I started my retail career as a sales associate. Every day, my manager provided all of us with a list of tasks to complete. When I became a manager, it was my job to provide the list of tasks. However, analyzing all the printouts to develop the list was time consuming and took away from my ability to work on the sales floor and actually supervise and train my associates. Also, it was very difficult to see the direct results of my actions, given that I only worked with a handful of printed reports.
In today’s retail world, more and more companies are using task management systems to minimize challenges and to manage more tasks in less time. Not only does task management allow you to get more things done, it allows you to work collaboratively and efficiently.

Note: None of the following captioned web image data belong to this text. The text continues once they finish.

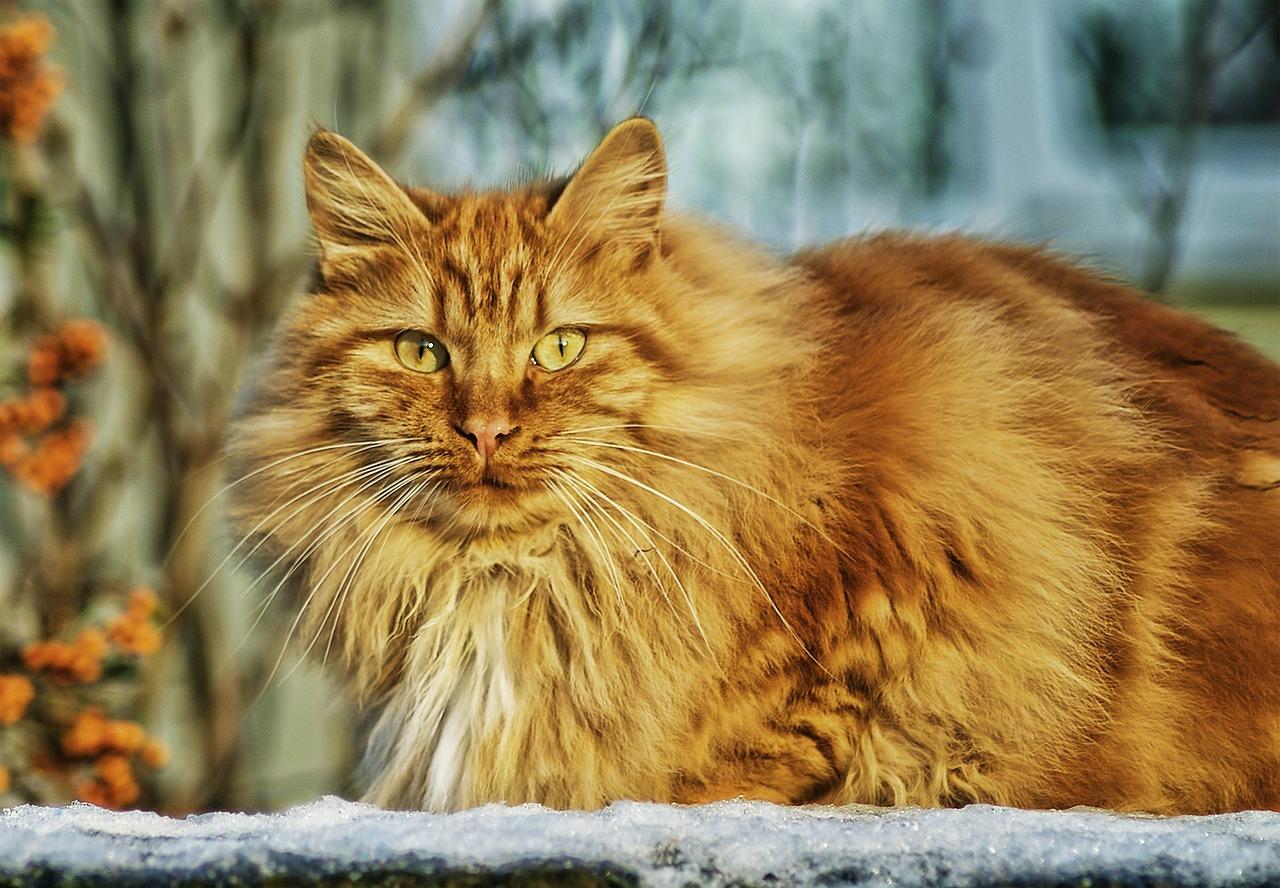Produits vétérinaires hygiène et soins du chat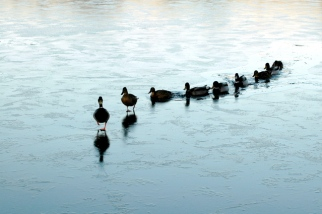 ducks-in-a-row-1316756-639x424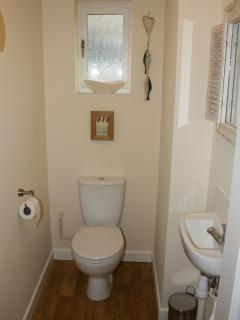 Downstairs WC/Cloak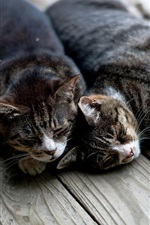 Preview iPhone wallpaper Two cats sleep at wooden board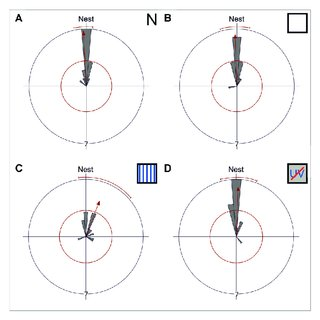 (PDF) The Role of Celestial Compass Information in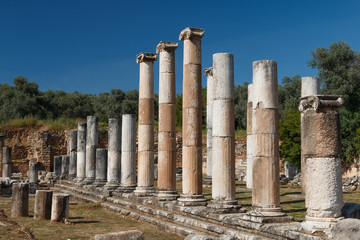 Ruins of the ancient town Nysa on the Maeander, Turkey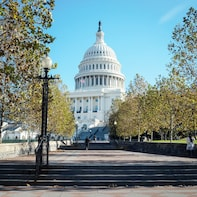 Washington DC Half-Day Tour with US Capitol Priority Access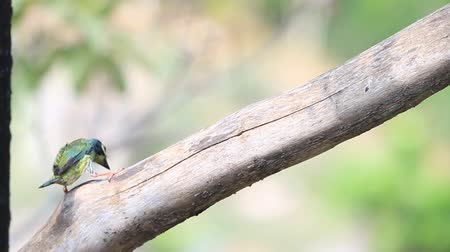 coppersmith barbet : Coppersmith barbet
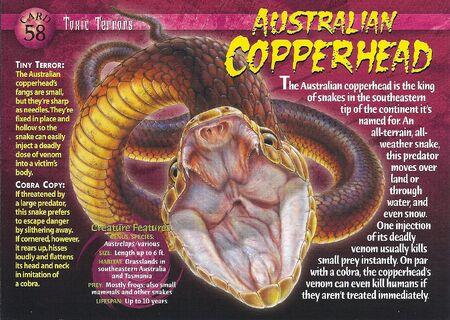 Australian Copperhead front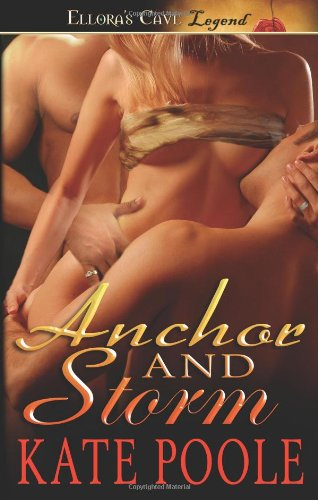 9781419958830: Anchor and Storm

An ideal solution would identify and prioritize the most profitable areas of improvement, but also reduce erroneous tasks, also known as false positives.
Unfortunately, task management has one important missing component: prioritization. Within any profession, new issues always emerge and need attention. In retail, this is no exception. When you are managing 25 associates and millions of dollars’ worth of merchandise, you look for anything that can help you out and save time. But the following question always arises: Am I using my time wisely?
Additionally, retailers struggle with corporate oversight and compliance requirements in the day-to-day operational tasks at the store level. Currently, many retailers still rely on paper-based or email-based systems, which depend heavily on store management for task execution and monitoring, with little feedback to corporate management. These inefficient systems force stores to sift through large quantities of communications to determine what actually pertains to their store, which leads to overworked management and staff, low customer satisfaction, and confusion, all resulting in increased operating costs.
The ideal solution is one that not only identifies and prioritizes the most profitable areas of improvement, but also reduces the probability of false positives. Using time wisely means working efficiently and minimizing unnecessary tasks.
Profit amplification combines the efficiency of task management with the best practice solutions that enable retailers to solve problems quickly and efficiently. The elimination of false positives, using patented pattern recognition to identify opportunities and best practice solutions to select the appropriate inefficiencies to correct, will improve a company’s overall efficiency, leading to increased profits and decreased operating costs.